By Blogger ripley, at 1/31/2008 2:04 AM  


Thanks for posting this. I also hope that the Alternet section is able to representative of the full scope of the reproductive justice movement. I'm still getting my footing and I haven't yet been able to actually assign any stories -- they tell me that's coming -- but as soon as I have that power, I have a whole list of topics I want to cover, many of them included in this post. I really hope that the section lives up to its name.

That said, I will fully admit that I have some serious blinders on, being a white feminist from a particular class background. I am trying to challenge that, and part of that process was pushing for the "reproductive justice" title -- it's a constant reminder, for me, of what the section is supposed to be about. I'm not there yet, and the section definitely isn't covering everything I hope it will. But posts like this are good reminders that I have a long way to go, and that reproductive justice has to be more than traditional pro-choice advocacy; it also has to be more than just paying lip service to women of color.

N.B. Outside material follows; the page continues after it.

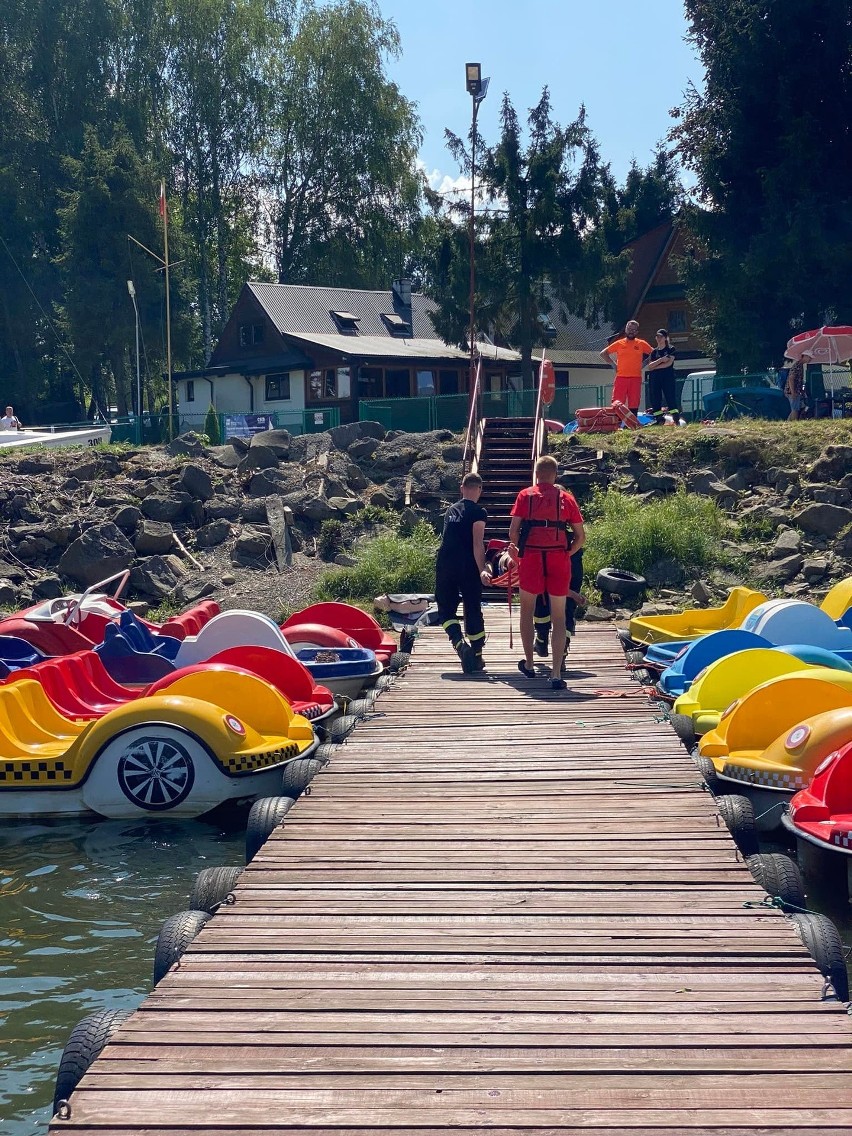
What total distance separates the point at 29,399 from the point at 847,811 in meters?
51.9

I wish I could come here and tell you that I totally get it. But I still have a lot to learn. I can tell you, though, that I have been reading and I have been listening, and I'm learning how to be a better ally. I can promise that I'll bring that to my work at Alternet. And it's not your job or your obligation to educate or help me, but I am hearing you, and I do really appreciate your openness and willingness to engage with me. I hope I'm getting better about doing the same in return.